Why bother with this?

We think it's pretty obvious, but live streaming deep fakes is definitely going to be a thing. Does the BLT fix everything? absolutely not, but it's a step in the right direction. Just like fake watermarks in produced media, digital authenticity is always a cat and mouse game. We believe that by tying reputation (a.k.a digital identity) into on-chain attestation makes the best use of the tools that we currently have available. We also think that sometimes to avoid technical vulnerabilities you need non-technical solutions.
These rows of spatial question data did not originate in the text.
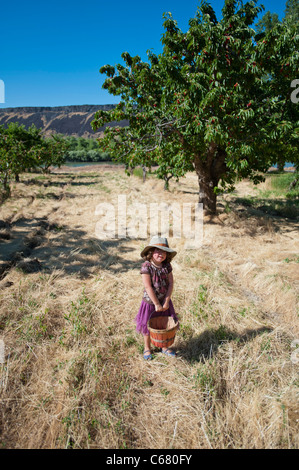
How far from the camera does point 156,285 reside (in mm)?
2916

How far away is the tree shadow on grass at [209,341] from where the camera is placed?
9.96ft

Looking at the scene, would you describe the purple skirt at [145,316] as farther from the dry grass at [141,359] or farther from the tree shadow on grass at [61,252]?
A: the tree shadow on grass at [61,252]

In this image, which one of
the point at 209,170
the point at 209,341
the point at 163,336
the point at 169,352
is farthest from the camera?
the point at 209,170

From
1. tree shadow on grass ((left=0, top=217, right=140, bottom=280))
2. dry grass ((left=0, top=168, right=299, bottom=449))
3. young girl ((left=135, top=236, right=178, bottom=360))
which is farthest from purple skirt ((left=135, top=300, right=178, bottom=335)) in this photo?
tree shadow on grass ((left=0, top=217, right=140, bottom=280))

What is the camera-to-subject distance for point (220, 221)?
8.84 m

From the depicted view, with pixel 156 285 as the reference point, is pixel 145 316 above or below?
below

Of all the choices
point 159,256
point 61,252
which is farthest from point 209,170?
point 159,256

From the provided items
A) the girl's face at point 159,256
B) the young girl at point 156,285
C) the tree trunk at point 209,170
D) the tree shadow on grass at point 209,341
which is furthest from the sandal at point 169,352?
the tree trunk at point 209,170

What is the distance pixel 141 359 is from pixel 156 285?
952 millimetres

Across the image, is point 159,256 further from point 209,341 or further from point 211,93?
point 211,93

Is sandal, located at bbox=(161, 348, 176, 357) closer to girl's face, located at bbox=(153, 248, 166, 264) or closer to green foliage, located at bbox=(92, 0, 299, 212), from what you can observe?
girl's face, located at bbox=(153, 248, 166, 264)

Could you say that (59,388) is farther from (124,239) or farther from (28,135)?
(28,135)

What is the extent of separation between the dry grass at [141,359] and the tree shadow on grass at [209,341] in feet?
0.06

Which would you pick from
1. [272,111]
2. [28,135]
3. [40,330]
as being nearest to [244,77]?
[272,111]
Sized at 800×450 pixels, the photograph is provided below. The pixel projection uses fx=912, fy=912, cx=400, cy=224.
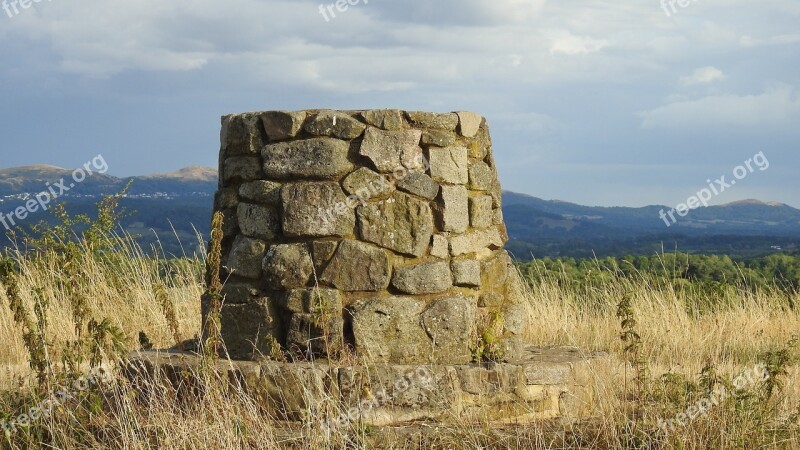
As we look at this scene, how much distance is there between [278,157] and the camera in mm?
6078

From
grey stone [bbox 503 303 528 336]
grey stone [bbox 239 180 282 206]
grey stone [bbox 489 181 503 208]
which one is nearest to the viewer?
grey stone [bbox 239 180 282 206]

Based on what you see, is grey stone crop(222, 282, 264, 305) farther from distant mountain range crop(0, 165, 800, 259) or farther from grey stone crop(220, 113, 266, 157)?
distant mountain range crop(0, 165, 800, 259)

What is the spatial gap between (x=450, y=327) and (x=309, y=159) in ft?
4.75

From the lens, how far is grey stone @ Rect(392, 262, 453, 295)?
5973 millimetres

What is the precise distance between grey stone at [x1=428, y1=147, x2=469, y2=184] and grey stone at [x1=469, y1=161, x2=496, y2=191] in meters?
0.08

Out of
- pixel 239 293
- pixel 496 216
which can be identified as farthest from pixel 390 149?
pixel 239 293

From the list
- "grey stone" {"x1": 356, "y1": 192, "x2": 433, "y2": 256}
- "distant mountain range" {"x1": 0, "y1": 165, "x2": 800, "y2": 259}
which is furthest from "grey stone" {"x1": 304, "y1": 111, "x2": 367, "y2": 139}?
"distant mountain range" {"x1": 0, "y1": 165, "x2": 800, "y2": 259}

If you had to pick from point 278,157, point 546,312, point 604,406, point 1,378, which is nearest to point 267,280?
point 278,157

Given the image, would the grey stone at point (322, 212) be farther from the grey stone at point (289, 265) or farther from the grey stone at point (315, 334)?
the grey stone at point (315, 334)

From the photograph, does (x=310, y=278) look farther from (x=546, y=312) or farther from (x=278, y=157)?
(x=546, y=312)

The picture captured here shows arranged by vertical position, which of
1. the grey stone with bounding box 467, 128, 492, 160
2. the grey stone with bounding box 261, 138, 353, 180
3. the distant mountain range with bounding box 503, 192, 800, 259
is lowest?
the distant mountain range with bounding box 503, 192, 800, 259

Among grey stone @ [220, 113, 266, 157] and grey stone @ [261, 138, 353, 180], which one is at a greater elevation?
grey stone @ [220, 113, 266, 157]

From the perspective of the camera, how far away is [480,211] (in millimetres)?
6387

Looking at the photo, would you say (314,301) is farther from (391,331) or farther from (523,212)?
(523,212)
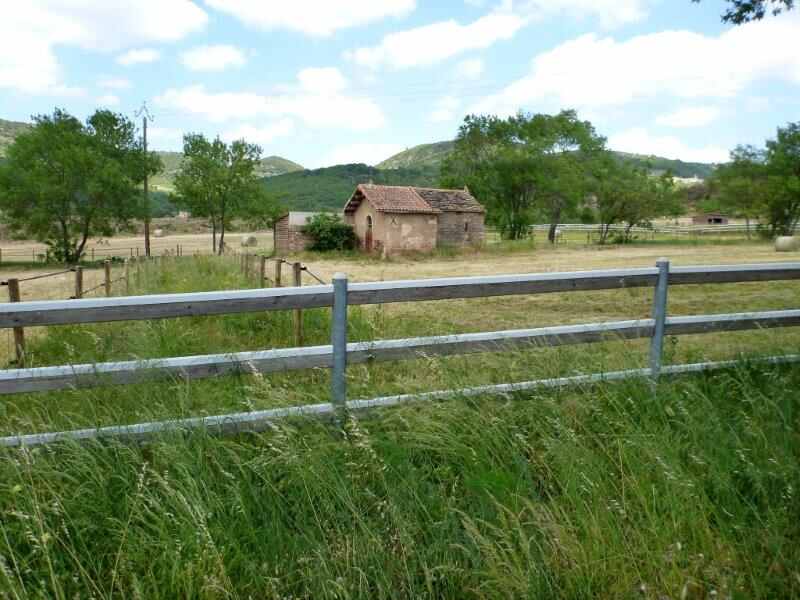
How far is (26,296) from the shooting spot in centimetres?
1909

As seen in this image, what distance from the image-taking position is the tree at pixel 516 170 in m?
45.7

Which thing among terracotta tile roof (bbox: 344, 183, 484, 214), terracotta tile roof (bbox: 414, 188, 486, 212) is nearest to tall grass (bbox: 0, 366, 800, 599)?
terracotta tile roof (bbox: 344, 183, 484, 214)

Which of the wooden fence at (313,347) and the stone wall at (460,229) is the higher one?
the stone wall at (460,229)

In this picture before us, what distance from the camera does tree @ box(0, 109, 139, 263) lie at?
3328 centimetres

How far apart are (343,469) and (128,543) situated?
1.00 meters

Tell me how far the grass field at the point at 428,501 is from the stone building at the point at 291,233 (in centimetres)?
3358

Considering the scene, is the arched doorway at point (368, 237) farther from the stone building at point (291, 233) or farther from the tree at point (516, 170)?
the tree at point (516, 170)

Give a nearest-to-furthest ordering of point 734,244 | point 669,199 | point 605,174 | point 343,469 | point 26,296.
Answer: point 343,469, point 26,296, point 734,244, point 669,199, point 605,174

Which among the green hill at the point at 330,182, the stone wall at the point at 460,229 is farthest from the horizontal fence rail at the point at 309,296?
the green hill at the point at 330,182

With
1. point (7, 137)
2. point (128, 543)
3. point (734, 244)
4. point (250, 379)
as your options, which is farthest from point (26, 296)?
point (7, 137)

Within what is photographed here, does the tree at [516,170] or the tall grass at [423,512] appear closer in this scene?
the tall grass at [423,512]

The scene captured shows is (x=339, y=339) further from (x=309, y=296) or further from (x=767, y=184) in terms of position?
(x=767, y=184)

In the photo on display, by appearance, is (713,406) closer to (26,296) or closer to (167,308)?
(167,308)

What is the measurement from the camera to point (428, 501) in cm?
276
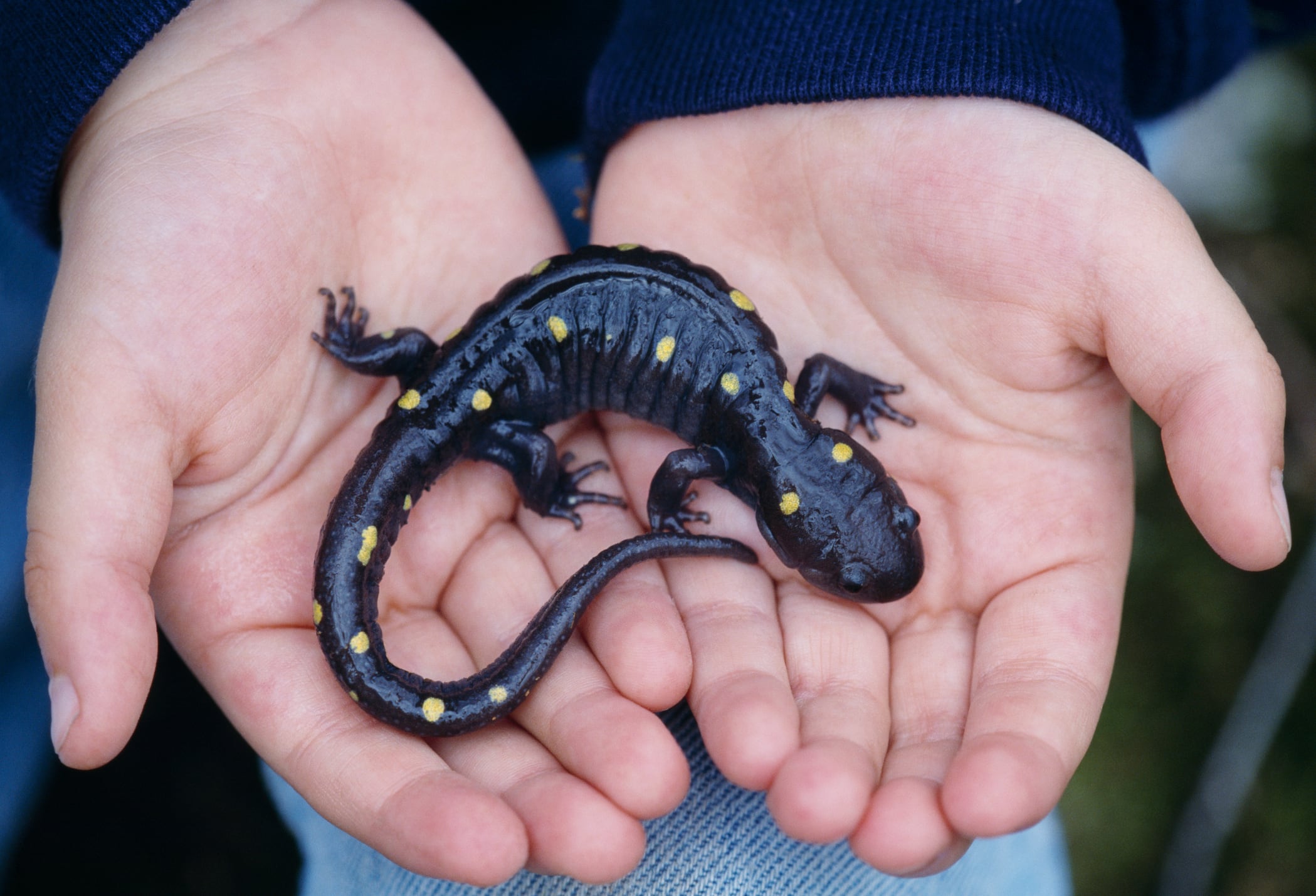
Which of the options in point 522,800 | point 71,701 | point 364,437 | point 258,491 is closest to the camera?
point 71,701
To inspire fear, here are a couple of scenarios that will be likely within the next 12 months:

1) Proxy Speakers: People are very busy and value their time. Many meetings and decisions might not require them to be present, but there is an expectation that they are. Why not abdicate your say to someone you trust speak on your behalf, but instead of seeking approval for this just have them be a fake you... nobody has to know. 2) AI Speakers: Why try to find someone you trust - just have an AI that is trained to think, act, look and sound like you be your representative? What could possibly go wrong. 3) Malicious Intent: Many of us are already pretty weary of trusting people over with personal information over the phone or in chats. But hop on a video call and we get a pretty high level of comfort that we are speaking with someone legitimate. Especially if they look and sound like you. People are way more willing to give away private information to someone who "looks" like they are trying to help.

I could keep going, but it makes me depressed...

Our vision

We need to start somewhere and Zeroth Technology is eager to do our part. We don't have all the answers to this and we think it must evolve rapidly to stay a step ahead. We look forward to community inputs to help us do a better job of face detection, noise filtering and color mixing. We want to make a mobile version that is super simple to use and we want to have a host of independent verifying solutions.

We don't think every live stream needs to be authenticated, but we need to have the tools ready for the ones that do.